U.S. Oil Prices Turn Higher After Report Says Iran Rejected Strait of Hormuz Proposal

A Wall Street Journal report said Iran rejected a U.S. proposal to reopen the Strait of Hormuz, prompting U.S. oil prices to erase earlier losses and move into positive territory.

Fact Check
The claim is strongly supported by multiple independent, contemporaneous sources. The primary source - the @KobeissiLetter X post (status/2052434987618640033) published at 17:06 UTC on May 7, 2026 - is the exact URL linked in the task and directly states that U.S. oil prices erased losses and turned green after a WSJ report that Iran rejected a U.S. proposal to reopen the Strait of Hormuz. This was corroborated within minutes by @RTB_io, @MarketJournalX, @ruswar, and @News2057532, all posting independently with consistent details. The WSJ live coverage page confirms the ongoing Iran-Strait of Hormuz negotiation context, and prior WSJ reporting from April 2026 establishes a documented pattern of Iran rejecting U.S. Strait of Hormuz proposals. The oil price reaction to geopolitical risk escalation (Iran rejecting a reopening proposal signals continued supply disruption) is economically logical. No conflicting evidence was found.
Summary

U.S. oil prices reversed earlier declines and traded higher after The Wall Street Journal reported that Iran had rejected a U.S. proposal to reopen the Strait of Hormuz.
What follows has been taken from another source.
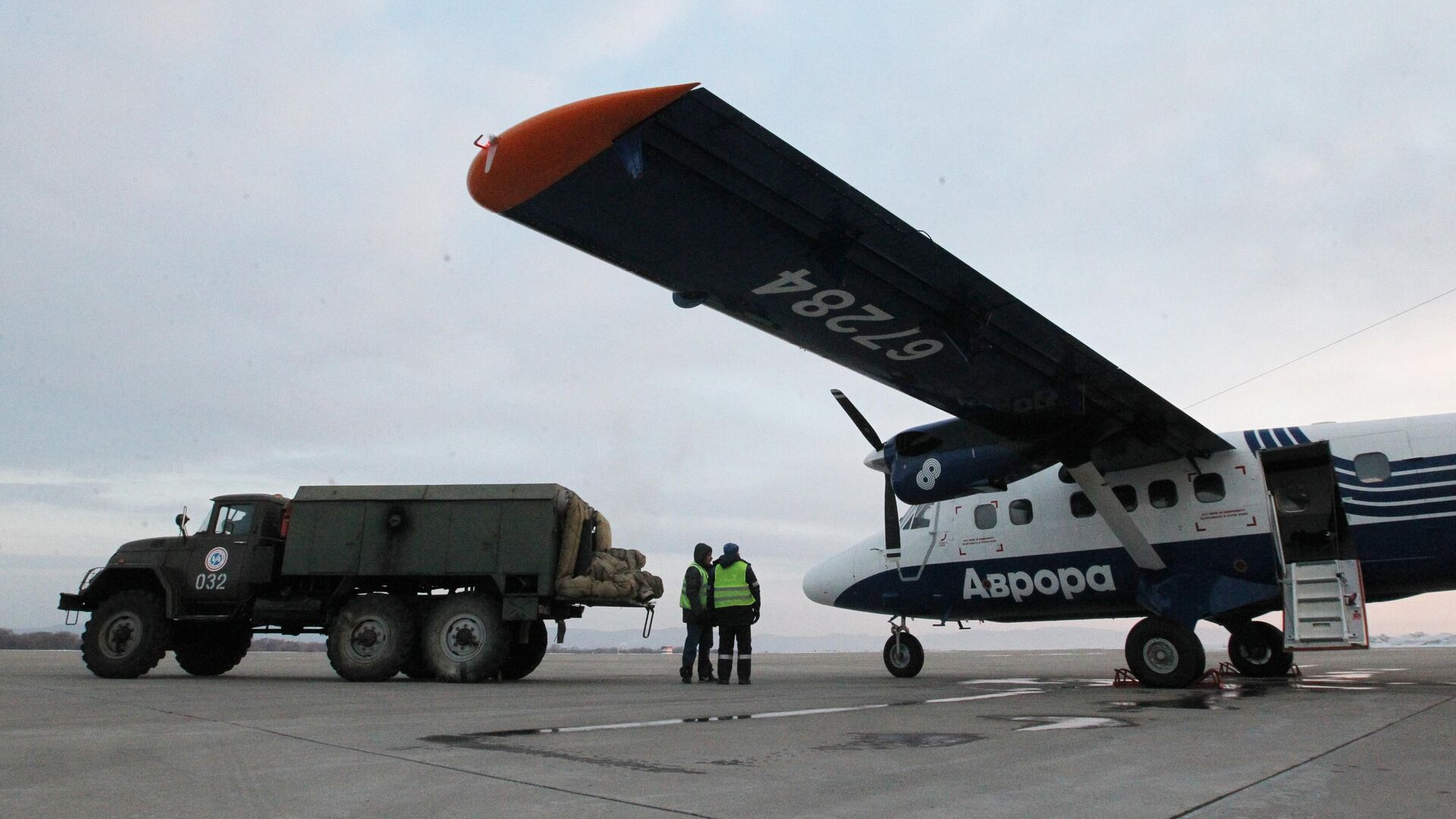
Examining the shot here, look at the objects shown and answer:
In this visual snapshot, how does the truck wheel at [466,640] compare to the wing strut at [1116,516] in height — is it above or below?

The move highlights how energy markets react quickly to developments around the waterway, which is a critical shipping route for global crude flows. Although the source provides no price figures or timing beyond the report itself, the market reaction indicates that traders viewed the update as supportive for oil prices because risks to supply transit remained unresolved.

Terms & Concepts
  • Strait of Hormuz: A narrow maritime chokepoint through which a large share of global oil shipments passes, making it highly sensitive for energy markets.
  • Crude oil benchmark prices: Reference oil prices used by markets to track supply-and-demand expectations and react to geopolitical disruptions.